Occasionally, Annie will express a thought about the world ("One had to wonder what kind of culture would turn a father's business card into a security blanket"), as though she studied Carrie Bradshaw in college instead of reading Claude Levi-Strauss. One has to wonder what kind of movie about a nanny focuses entirely on a woman like Annie. The movie explains that as a young, single, white, American college graduate, she's extremely eligible. "The Chanel bag of nannies," Annie puts it. And Hispanic, Caribbean, Indian, and Irish women throw in their two cents, but the filmmakers seem uncomfortable with the surrounding

racial, social, and

class politics. Admittedly, the brief shot of a nanny and her charge at a costume party dressed as Condoleezza Rice and little George W. Bush is quite a statement. But the shaming boilerplate feminist prerogatives of Annie's single nurse mother (Donna Murphy) and her best friend (Alicia Keys) don't make a dent in the movie's consciousness.

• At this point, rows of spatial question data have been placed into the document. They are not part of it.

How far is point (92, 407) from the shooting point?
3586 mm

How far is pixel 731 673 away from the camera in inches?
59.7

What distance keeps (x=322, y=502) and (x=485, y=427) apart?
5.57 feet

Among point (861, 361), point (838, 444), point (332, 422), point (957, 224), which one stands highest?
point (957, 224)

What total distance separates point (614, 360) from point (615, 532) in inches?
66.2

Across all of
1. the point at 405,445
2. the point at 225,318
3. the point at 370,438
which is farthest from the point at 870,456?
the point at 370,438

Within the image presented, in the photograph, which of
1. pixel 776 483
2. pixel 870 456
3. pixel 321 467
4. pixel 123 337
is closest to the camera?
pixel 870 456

Comparing "The Nanny Diaries" to "The Devil Wears Prada" is inviting. Both movies attempt to rethink their meager chick-lit sources. But "The Devil Wears Prada" used Hollywood glamour to make smart points about working women and their choices. "The Nanny Diaries" has its heroine floating over Manhattan like Mary Poppins (the red umbrella has been plucked off the Travelers Insurance building). None of the characters in "Prada" were fish in a barrel. You could make sushi with the women in "The Nanny Diaries," though. The movie's banal fantasies badly chafe any anthropological consideration of what a girl should do with her career. This isn't life. It's Lifetime.